3. İngiltere Kraliçesi’nin Elmas Jübilesi: Berbattı. İnanılmaz iğrençti. Zaten çok kötü olmasını bekliyordum ve sadece bu düşüncemi tasdik etmek için izlemiştim, ama bu kadar kötü olacağını tahmin etmemiştim. Bir opera şarkıcısı Elvis söyleyerek sarhoş amcanız gibi dans ediyordu. Robbie Williams kariyerini 1990’ların sonundan kurtarmak için bir kez daha utanç verici bir çaba sergiliyordu.
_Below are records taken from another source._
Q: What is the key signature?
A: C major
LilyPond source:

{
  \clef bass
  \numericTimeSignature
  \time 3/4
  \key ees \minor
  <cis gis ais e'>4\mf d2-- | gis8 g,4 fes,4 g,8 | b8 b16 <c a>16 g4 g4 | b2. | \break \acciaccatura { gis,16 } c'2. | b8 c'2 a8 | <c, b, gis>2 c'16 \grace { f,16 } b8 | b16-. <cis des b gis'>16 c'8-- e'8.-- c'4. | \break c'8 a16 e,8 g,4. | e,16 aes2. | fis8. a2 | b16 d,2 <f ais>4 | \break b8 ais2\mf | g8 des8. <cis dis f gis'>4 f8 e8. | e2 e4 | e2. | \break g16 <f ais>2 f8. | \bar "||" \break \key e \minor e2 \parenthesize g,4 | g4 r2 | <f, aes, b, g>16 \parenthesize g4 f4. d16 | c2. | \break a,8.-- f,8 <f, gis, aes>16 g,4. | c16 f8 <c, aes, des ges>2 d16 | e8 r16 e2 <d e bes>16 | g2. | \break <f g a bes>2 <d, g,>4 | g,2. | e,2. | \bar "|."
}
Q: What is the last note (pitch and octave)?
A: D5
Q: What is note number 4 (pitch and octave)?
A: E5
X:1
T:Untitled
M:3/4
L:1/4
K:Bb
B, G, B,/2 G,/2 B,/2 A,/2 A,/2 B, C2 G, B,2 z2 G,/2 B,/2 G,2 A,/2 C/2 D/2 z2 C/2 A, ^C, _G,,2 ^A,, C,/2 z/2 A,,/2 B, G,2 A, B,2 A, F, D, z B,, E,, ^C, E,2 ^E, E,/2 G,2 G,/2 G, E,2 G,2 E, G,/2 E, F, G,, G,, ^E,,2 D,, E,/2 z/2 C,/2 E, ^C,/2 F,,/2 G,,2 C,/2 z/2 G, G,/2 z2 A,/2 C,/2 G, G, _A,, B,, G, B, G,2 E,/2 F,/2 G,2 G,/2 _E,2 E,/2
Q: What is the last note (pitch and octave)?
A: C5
Elton John ve Paul McCartney gibi acınacak derecede kötü performanslar vererek popüler olan insanlar vardı. Neredeyse müzikten nefret edecektim. Bir kişi bile kraliçeye küfretmedi, ya da kötü niyetli asalak pisliğin teki olduğunu ifşa etmedi. Bunu izlerken İngiliz olmaktan utandım. Daha doğrusu her zamankinden biraz daha fazla utandım.

 

2. Youtube’da Stealing Sheep: Daha önce hiç dinlemediğim bu üçlüye hangi video önerileriyle ulaştığımı hatırlamıyorum. Ama “Genevieve” şarkısını dinledikten hemen sonra albümlerini sipariş ettim. Sonra eve gittim, birkaç tane daha şarkı aradım ve bunu buldum: https://www.youtube.com/watch?v=-GDTd-AD9GU. Şarkının başını duyar duymaz yere yığılarak ağlamaya başladım. Gerçekten hıçkırarak ağladım, bir ara boğulup öleceğimi sandım. 2012’de yaptığım tüm hatalar (bir sürü küçük hata yaptım, bir tane de kocaman) ve kendimi içinde bulduğum durum için ağladım. Açıkçası ben İngilizlerin bile soğuk ve duygusal olarak mesafeli sayacağı bir insanım. Sevgililerim, ailem ve arkadaşlarım benim hep şaka yapan, kötümser tarafımı görürler; sevgimi çok nadir ifade ederim. Bütün ilişkilerimin başarısız olmasının ve arada sırada yıkılarak küçük krizlere girmemin sebebi bu; ama bir yandan da pop müziği sevmemin asıl sebebi. Çok önemli bir şey değil (çoğunuz ne kadar grip atlattıysa ben de o kadar kriz atlattım) azıcık ağlayıverip hayata göğüs germeye devam ediyorum. Ama hayatımın çok kötü bir döneminde, bu şarkıyla ve bu grupla aynı şehirden olmamla avundum. Liverpoollular olarak pop müzik konusunda çok çok başarılıyız.

 

1. John Adams: CV, Facebook sayfası ya da arkadaşlık sitesi profili okurken “İlgilendikleri: Müzik” yazısını gördüğünüzde biraz rahatsız olmuyor musunuz? Bizim için müzik bir hobi ya da ilgilendiğimiz bir şey değil, bir yolculuktur. 2012’de benim yolculuğum beni post-minimalist klasik müziğe taşıyarak, Terry Riley’nin sonradan yaptığı besteleri, Gloria Coates’un senfonilerini ve John Adams’ı keşfetmemi sağladı. Bir gün eve yürürken müzikçalarımda birden “Short Ride in a Fast Machine” çalmaya başladı ve o kadar görkemli bir şeydi ki nefesim kesildi. John Adams’ın müziğinden hiç zaman kaybetmeden biraz daha sipariş ettim. Ve iki hafta sonra kendimi Nixon in China operasını üst üste dinlerken buldum. 2012’de en çok çaldığım albüm bu oldu. Müzik dünyası konusunda az bilgi sahibi değilim, ama bence bu olay her zaman keşfedilmeyi bekleyen yeni patikalar, bizi harika müziklerin beklediği ayak basılmamış caddelerin var olacağının kanıtı. Müziği sevmemin nedeni bu işte; hayatta insanı sürekli hayal kırıklığına uğratmayan tek şey olması.